They caused a stir in Barcelona. But after just one race, Ferrari’s arrangement of halo-mounted mirrors has been banned. FIA F1 race director Charlie Whiting explains why…
After the Chinese Grand Prix, F1’s governing body told teams they could mount mirrors on the halo to allow for better visibility and Ferrari became the first team to do so in Spain.
But rival teams were unhappy. There was a belief that the winglets Ferrari used in conjunction with the mirrors were being used primarily for aerodynamic rather than visibility reasons, which is against the rules.
The FIA took a closer look and will move to clarify the situation by sending out a technical directive ahead of the upcoming Monaco Grand Prix.
“It's a liberal interpretation of the word 'mounting',” said Whiting. “That's how they become legal, because there is no bodywork allowed in the area in the upper part of that.
“The interpretation hinges on whether we think that's a mounting or not. We somehow think not so we’re going to take some action on that.

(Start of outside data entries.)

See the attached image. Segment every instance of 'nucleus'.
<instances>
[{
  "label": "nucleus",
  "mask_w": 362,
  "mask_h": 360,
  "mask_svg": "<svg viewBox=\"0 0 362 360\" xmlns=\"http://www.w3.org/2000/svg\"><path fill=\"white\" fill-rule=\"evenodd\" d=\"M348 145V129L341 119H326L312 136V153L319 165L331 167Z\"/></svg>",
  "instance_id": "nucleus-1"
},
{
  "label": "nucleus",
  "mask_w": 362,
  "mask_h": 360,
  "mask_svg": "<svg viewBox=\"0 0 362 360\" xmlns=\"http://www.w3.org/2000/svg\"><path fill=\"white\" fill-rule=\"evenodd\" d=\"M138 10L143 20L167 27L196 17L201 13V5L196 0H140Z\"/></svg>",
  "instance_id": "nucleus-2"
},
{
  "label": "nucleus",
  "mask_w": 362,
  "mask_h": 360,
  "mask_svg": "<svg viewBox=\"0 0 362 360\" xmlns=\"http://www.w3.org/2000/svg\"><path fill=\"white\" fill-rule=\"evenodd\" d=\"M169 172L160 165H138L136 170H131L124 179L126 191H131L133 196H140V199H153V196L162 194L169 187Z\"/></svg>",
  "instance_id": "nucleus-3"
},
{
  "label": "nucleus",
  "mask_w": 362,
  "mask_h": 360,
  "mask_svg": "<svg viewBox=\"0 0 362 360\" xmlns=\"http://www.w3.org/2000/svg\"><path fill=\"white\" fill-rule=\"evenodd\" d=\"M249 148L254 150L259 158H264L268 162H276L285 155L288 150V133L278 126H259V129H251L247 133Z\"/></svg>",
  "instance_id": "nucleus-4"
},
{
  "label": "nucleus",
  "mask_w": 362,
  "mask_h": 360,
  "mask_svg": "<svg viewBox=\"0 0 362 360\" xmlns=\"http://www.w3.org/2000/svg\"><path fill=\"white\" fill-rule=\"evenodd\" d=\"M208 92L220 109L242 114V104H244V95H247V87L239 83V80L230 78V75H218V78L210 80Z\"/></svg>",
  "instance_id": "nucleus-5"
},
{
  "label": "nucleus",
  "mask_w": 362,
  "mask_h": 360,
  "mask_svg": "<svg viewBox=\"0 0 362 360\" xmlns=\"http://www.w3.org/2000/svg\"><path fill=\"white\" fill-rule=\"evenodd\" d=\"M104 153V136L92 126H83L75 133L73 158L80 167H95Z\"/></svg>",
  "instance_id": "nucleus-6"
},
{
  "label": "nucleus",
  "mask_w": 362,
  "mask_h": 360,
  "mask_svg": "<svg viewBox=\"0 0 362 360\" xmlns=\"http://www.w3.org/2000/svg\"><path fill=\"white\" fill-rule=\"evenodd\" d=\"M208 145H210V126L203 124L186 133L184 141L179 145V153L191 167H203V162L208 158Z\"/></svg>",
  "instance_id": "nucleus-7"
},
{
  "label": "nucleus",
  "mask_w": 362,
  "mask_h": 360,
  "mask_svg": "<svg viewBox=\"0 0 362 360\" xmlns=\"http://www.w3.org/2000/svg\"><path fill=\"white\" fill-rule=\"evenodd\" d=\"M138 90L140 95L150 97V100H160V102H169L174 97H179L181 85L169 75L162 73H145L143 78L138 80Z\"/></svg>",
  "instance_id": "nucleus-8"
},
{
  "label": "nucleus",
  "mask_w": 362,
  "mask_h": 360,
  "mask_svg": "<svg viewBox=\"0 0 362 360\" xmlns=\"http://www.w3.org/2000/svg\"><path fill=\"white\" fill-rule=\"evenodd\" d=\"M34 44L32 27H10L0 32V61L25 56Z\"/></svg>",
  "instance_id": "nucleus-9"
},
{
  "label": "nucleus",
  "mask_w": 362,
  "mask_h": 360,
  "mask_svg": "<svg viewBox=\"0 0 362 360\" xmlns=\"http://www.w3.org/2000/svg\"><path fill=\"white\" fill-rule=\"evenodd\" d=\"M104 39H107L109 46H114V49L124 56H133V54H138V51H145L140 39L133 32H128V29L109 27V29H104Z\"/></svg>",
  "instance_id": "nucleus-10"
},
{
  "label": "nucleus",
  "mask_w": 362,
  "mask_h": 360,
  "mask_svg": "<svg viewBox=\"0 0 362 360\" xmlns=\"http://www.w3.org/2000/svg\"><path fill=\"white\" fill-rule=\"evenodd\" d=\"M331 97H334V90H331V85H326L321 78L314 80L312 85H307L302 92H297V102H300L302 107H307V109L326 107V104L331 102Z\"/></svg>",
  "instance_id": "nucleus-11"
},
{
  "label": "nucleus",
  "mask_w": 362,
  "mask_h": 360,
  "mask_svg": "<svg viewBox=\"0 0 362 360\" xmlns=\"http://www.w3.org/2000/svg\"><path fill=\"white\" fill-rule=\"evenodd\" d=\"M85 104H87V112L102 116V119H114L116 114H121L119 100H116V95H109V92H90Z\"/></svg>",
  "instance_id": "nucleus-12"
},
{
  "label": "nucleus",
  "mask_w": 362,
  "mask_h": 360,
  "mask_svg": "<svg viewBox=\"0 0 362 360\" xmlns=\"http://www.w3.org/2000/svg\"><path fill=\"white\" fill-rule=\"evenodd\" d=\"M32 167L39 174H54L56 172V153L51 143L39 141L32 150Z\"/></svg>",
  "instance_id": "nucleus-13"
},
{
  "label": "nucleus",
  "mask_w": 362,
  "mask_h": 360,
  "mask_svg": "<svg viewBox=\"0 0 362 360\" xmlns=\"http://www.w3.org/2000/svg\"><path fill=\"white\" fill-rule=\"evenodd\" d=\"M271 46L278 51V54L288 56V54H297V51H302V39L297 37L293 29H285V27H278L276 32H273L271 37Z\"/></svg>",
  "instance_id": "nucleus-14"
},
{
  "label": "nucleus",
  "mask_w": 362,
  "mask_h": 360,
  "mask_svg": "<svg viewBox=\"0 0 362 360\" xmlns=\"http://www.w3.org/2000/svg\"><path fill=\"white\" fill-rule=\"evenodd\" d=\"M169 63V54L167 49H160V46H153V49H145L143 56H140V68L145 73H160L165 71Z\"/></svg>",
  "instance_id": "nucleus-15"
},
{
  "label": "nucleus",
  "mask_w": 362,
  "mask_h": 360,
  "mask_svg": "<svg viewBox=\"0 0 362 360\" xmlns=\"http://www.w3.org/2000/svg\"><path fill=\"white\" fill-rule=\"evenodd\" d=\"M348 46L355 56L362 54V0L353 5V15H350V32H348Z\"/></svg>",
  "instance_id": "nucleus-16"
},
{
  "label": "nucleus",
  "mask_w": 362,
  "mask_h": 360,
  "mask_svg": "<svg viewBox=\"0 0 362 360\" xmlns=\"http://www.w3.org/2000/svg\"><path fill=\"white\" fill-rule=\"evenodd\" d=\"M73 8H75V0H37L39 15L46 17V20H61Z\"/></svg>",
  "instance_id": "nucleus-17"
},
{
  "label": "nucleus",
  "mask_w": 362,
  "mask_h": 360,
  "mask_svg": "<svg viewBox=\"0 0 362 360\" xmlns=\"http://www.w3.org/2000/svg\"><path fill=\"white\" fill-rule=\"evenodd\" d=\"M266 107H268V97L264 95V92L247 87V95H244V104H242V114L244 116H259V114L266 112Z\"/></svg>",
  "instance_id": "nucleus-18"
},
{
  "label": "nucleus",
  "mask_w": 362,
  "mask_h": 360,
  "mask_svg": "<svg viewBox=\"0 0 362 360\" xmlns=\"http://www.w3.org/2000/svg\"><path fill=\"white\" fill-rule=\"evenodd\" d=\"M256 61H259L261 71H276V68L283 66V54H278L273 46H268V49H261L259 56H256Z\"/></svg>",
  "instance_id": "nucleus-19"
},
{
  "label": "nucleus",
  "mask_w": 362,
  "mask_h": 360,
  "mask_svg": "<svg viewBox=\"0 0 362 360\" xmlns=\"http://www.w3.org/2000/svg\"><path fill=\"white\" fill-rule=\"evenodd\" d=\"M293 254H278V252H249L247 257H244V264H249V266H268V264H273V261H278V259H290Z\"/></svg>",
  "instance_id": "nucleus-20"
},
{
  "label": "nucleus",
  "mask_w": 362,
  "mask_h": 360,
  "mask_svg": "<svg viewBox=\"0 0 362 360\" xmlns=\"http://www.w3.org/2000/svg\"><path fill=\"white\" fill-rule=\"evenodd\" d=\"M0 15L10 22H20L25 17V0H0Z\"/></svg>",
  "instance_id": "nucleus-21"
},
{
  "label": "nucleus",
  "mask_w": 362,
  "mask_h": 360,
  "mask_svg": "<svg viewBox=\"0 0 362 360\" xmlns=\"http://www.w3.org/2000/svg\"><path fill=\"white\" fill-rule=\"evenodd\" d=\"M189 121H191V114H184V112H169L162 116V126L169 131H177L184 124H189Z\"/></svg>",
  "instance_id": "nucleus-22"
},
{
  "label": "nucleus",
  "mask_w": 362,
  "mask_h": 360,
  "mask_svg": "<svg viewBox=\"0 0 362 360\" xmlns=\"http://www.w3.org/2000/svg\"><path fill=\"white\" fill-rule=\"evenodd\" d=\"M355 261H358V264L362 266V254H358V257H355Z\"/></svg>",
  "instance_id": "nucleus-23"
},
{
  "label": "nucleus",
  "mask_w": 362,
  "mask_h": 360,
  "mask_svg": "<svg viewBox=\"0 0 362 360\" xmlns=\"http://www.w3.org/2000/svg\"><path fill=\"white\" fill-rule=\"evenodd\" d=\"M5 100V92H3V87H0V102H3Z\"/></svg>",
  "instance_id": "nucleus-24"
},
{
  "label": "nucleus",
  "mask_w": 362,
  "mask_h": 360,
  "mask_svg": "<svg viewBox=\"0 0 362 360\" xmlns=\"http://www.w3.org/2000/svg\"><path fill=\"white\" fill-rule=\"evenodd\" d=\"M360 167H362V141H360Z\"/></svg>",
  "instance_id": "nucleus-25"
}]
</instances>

“They [Ferrari] think it [the winglet] contributes to the rigidity of the mirror. It's just a matter of interpretation and such a tenuous interpretation is not something we're happy with.”
Whiting said Ferrari were allowed to keep the device on for the remainder of the weekend “because it is a reasonable way of approaching things and it is something we’ve done many times when there is a difference of opinion”.
However when asked if the device is effectively banned, Whiting said: “Yes, you could say that. If it was a clear breach of the regulations, they wouldn’t have been allowed to use it [in Barcelona]. But we’ll clarify that to everybody.
"No [I don’t expect to see it in Monaco]. If we do we're probably going to see the stewards about it. The technical directive will make it clear.”
Whiting said he was not qualified to say whether the device offered an aerodynamic advantage but added: “I doubt they would be there if there wasn't a measurable aero advantage, but these days that doesn't have to be big."
Mark Hughes, Formula1.com Technical Analyst, says...
The dramatic-looking winglets mounted some way above are attached to the mirrors by a thin stalk, ostensibly to reduce vibration of the mirror.
The winglets, which are attached to the halo at a separate point from the mirror attachment, are essentially flow conditioners that will improve the airflow to the rear wing.
Ferrari have justified the winglet’s purpose as a structure to stiffen the installation of the mirrors to reduce their vibration and therefore improve visibility.
The FIA has reasoned that this could be achieved with an extension close to the mirrors that could be mounted from the same point.
This suggests the extra mounting point therefore must be to create a structure higher up on the halo – and the inference of that, together with the shaping of the structure, is that this is primarily an aerodynamic device, not primarily a mirror-stiffening device.